La ZLECAf comme horizon
Enfin, l'initiative ghanéenne s'inscrit dans le cadre plus large de la Zone de libre-échange continentale africaine (ZLECAf), entrée en vigueur en 2021. Si la CEDEAO a déjà un protocole de libre circulation des biens, les barrières non tarifaires restent pénalisantes. « Extraire ensemble, transformer ensemble » pourrait servir de projet pilote pour démontrer les bénéfices d'une intégration approfondie, en attirant des investissements étrangers directs plus cohérents. Toutefois, la concurrence entre les pôles régionaux – Afrique de l'Est, Afrique australe – reste vive pour capter ces capitaux.
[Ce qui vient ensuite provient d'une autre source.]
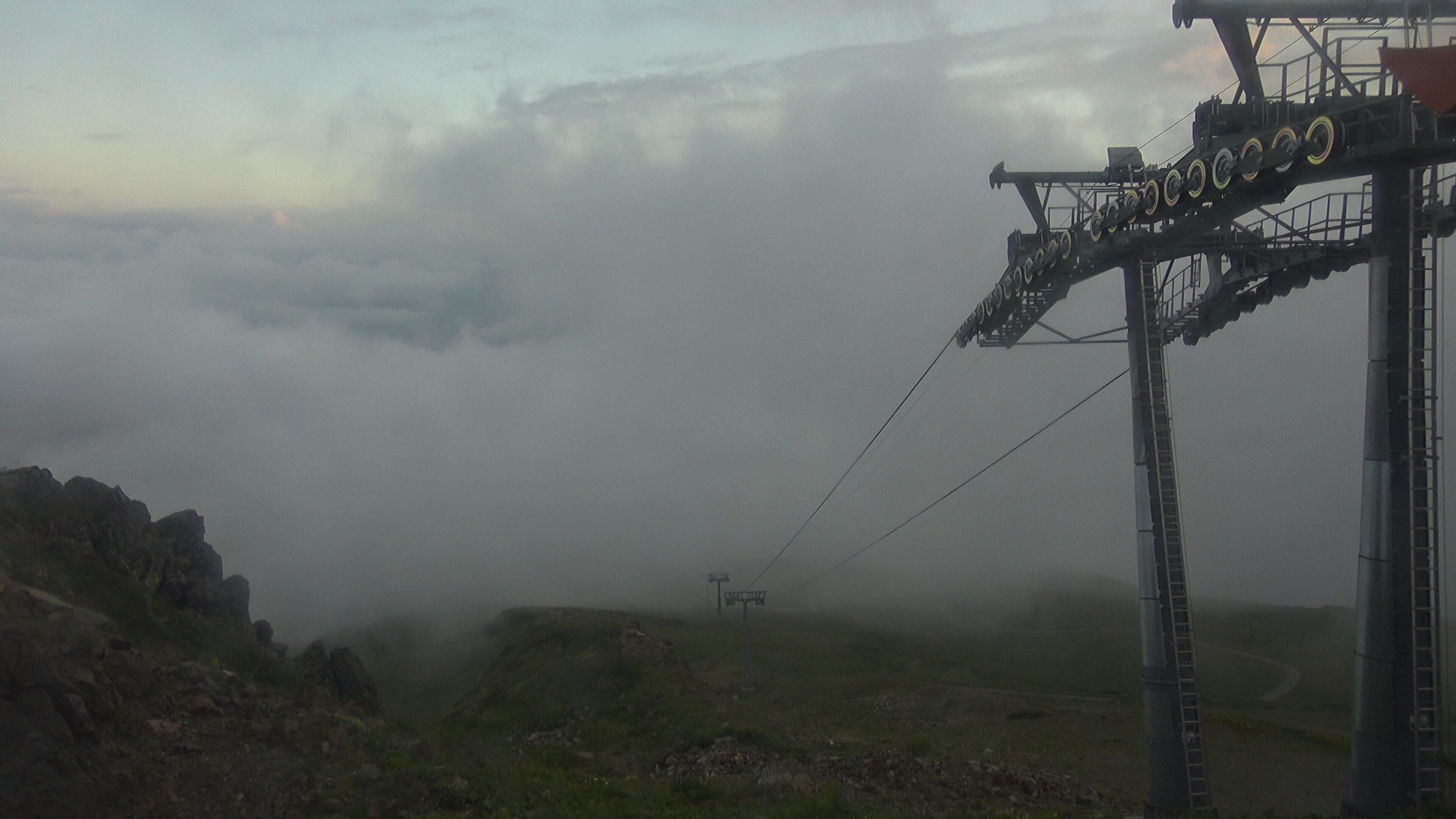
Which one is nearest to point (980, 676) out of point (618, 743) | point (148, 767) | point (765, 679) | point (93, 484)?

L'initiative « Extraire ensemble, transformer ensemble » ouvre une piste prometteuse pour sortir de l'ornière du commerce informel et de la simple exportation de matières premières. Elle révèle surtout une évolution dans la pensée stratégique ouest-africaine, où la coopération industrielle pourrait primer sur la compétition stérile. Reste à savoir si les États membres de la CEDEAO, souvent jaloux de leur souveraineté économique, accepteront de partager la gestion de leurs richesses pour un bénéfice collectif. La réponse déterminera si l'intégration régionale peut enfin passer du discours à la réalité tangible.